The Institute for Healthcare Improvement reports that hospitalizations account for nearly one‐third of the $882 billion spent on healthcare in the US in 2011, and that a substantial fraction of all hospitalizations are readmissions.13, 24 A recent meta‐analysis of 30‐day hospital readmission rates found 23.1% were classified as avoidable.25 Readmission rates of HN patients in comparison to non‐HN patients have been reported in 3 other studies, all of which were conducted on clinical trial patients with heart failure.7, 8, 26 Two of these studies, which evaluated only patients with acute class IV heart failure,8, 26 reported that hyponatremia was associated with a significant increase in readmission rates (up to 20% higher), and the other, which evaluated any patients hospitalized for heart failure, did not.7 The differences there may be partially attributed to the differences in heart failure severity among patient populations, as hyponatremia is an independent predictor of worsening heart failure. The only published study to date on the influence of hyponatremia on readmission rates in the real‐world was conducted by Scherz et al, who reported that the co‐occurrence of hyponatremia in patients with acute pulmonary embolism, discharged from 185 hospitals in Pennsylvania, was independently associated with an increased readmission rate of 19.3%.27 In the present study, hyponatremia was associated with an incremental increase ranging between 14% and 17% for hospital readmission for any cause. It was conducted on a patient population in which hyponatremia was resultant from many causes, and not all patients had a serious comorbid condition. Also, the HN and non‐HN cohorts were matched for comorbidity prevalence and disease severity, and in other studies they were not. Therefore, the results of this study importantly imply that hyponatremia, whether it is resultant from a serious disease or any other cause substantially increases the healthcare burden. The implementation of strategies to prevent hospital readmissions may play an important role in reducing the healthcare burden of hyponatremia, and future studies are warranted to evaluate this hypothesis alongside evaluation of the outpatient hyponatremia burden.
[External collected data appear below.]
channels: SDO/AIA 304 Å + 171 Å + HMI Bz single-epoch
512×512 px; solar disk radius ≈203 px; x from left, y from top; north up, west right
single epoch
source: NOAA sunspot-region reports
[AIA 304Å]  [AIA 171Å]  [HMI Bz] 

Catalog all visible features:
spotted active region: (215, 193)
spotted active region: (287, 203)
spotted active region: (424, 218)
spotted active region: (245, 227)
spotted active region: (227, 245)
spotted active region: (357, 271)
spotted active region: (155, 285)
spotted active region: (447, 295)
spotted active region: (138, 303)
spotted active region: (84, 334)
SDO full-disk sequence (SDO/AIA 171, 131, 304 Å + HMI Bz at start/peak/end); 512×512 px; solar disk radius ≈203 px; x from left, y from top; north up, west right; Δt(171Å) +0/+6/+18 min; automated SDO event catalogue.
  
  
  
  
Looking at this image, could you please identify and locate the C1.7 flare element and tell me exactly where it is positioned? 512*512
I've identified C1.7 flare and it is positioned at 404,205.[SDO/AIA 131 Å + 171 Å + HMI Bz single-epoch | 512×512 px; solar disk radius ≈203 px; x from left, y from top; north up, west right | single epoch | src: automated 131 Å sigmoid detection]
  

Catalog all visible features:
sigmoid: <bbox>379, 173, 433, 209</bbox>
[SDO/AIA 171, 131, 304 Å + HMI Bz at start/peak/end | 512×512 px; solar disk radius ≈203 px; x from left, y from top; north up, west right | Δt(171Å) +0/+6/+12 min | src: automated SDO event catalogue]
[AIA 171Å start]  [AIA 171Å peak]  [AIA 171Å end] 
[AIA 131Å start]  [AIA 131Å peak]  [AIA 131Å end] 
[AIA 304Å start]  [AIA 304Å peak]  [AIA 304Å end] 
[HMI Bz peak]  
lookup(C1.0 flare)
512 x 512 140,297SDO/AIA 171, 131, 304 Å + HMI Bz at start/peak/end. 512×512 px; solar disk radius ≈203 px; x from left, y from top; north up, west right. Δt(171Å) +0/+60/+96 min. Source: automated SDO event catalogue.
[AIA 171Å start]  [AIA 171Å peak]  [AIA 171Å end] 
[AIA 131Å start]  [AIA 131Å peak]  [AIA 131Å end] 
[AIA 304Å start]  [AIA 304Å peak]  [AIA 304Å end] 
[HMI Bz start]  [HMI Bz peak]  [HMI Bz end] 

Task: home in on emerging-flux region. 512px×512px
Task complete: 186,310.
The limitations of this study include, firstly, that it is only representative of inpatient hospital costs, and excludes outpatient healthcare utilization and costs. Secondly, this study utilized the Premier Hospital Database for patient selection, and laboratory testing data for serum sodium level are not available in this database; therefore, the severity of hyponatremia could not be accurately established in the HN patient population. Thirdly, the occurrence of hyponatremia in patients with some diseases is a marker of disease severity, as is the case with congestive heart failure and cirrhosis.23, 28 Our study did not adjust for the specific disease (eg, CHF) severity, which may influence the results. Future research is needed to evaluate the impact of hyponatremia on underlying disease severity of other diseases, and how its co‐occurrence may influence healthcare resource utilization and cost in each case. Although the Premier Hospital Database contains information from a large number of hospitals across the US, it is possible that it may not be representative of the entire US population of HN patients. Additionally, billing and coding errors and missing data could potentially have occurred, although the large patient population size likely precludes a large impact on the results of this study. Finally, the frequency of use of fluid restriction in these hospital settings could not be chronicled, thus limiting the ability to assess therapies and treatment modalities in use.